* _Activity_:
Nothing in the records may be left out or altered; reproduce them all exactly.

(Web page caption snippets)
****

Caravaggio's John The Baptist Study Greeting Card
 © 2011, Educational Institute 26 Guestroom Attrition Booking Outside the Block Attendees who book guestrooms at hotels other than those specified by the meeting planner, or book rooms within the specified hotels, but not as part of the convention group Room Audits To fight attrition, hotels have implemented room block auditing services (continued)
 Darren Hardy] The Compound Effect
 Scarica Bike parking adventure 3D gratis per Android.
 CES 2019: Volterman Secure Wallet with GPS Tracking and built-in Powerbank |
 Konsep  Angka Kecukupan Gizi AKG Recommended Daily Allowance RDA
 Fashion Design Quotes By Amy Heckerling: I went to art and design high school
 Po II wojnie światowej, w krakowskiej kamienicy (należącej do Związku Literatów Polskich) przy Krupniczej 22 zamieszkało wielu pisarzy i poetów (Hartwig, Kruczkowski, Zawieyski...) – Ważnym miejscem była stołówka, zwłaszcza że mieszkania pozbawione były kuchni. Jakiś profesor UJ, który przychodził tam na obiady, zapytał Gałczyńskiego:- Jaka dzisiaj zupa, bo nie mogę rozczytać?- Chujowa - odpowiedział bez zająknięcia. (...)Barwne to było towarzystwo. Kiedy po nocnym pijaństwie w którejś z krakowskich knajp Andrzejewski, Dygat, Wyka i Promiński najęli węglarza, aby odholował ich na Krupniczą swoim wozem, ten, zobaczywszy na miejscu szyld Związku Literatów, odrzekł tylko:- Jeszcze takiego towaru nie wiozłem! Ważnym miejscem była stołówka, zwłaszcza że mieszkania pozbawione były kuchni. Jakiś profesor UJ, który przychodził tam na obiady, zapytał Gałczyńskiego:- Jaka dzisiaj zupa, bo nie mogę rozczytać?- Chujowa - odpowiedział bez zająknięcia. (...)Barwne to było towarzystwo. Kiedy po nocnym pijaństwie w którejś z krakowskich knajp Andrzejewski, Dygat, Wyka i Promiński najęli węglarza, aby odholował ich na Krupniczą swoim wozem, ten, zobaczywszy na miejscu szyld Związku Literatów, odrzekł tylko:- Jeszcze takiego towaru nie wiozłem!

****

* _Response to this exercise_:
Caravaggio's John The Baptist Study Greeting Card
 © 2011, Educational Institute 26 Guestroom Attrition Booking Outside the Block Attendees who book guestrooms at hotels other than those specified by the meeting planner, or book rooms within the specified hotels, but not as part of the convention group Room Audits To fight attrition, hotels have implemented room block auditing services (continued)
 Darren Hardy] The Compound Effect
 Scarica Bike parking adventure 3D gratis per Android.
 CES 2019: Volterman Secure Wallet with GPS Tracking and built-in Powerbank |
 Konsep  Angka Kecukupan Gizi AKG Recommended Daily Allowance RDA
 Fashion Design Quotes By Amy Heckerling: I went to art and design high school
 Po II wojnie światowej, w krakowskiej kamienicy (należącej do Związku Literatów Polskich) przy Krupniczej 22 zamieszkało wielu pisarzy i poetów (Hartwig, Kruczkowski, Zawieyski...) – Ważnym miejscem była stołówka, zwłaszcza że mieszkania pozbawione były kuchni. Jakiś profesor UJ, który przychodził tam na obiady, zapytał Gałczyńskiego:- Jaka dzisiaj zupa, bo nie mogę rozczytać?- Chujowa - odpowiedział bez zająknięcia. (...)Barwne to było towarzystwo. Kiedy po nocnym pijaństwie w którejś z krakowskich knajp Andrzejewski, Dygat, Wyka i Promiński najęli węglarza, aby odholował ich na Krupniczą swoim wozem, ten, zobaczywszy na miejscu szyld Związku Literatów, odrzekł tylko:- Jeszcze takiego towaru nie wiozłem! Ważnym miejscem była stołówka, zwłaszcza że mieszkania pozbawione były kuchni. Jakiś profesor UJ, który przychodził tam na obiady, zapytał Gałczyńskiego:- Jaka dzisiaj zupa, bo nie mogę rozczytać?- Chujowa - odpowiedział bez zająknięcia. (...)Barwne to było towarzystwo. Kiedy po nocnym pijaństwie w którejś z krakowskich knajp Andrzejewski, Dygat, Wyka i Promiński najęli węglarza, aby odholował ich na Krupniczą swoim wozem, ten, zobaczywszy na miejscu szyld Związku Literatów, odrzekł tylko:- Jeszcze takiego towaru nie wiozłem!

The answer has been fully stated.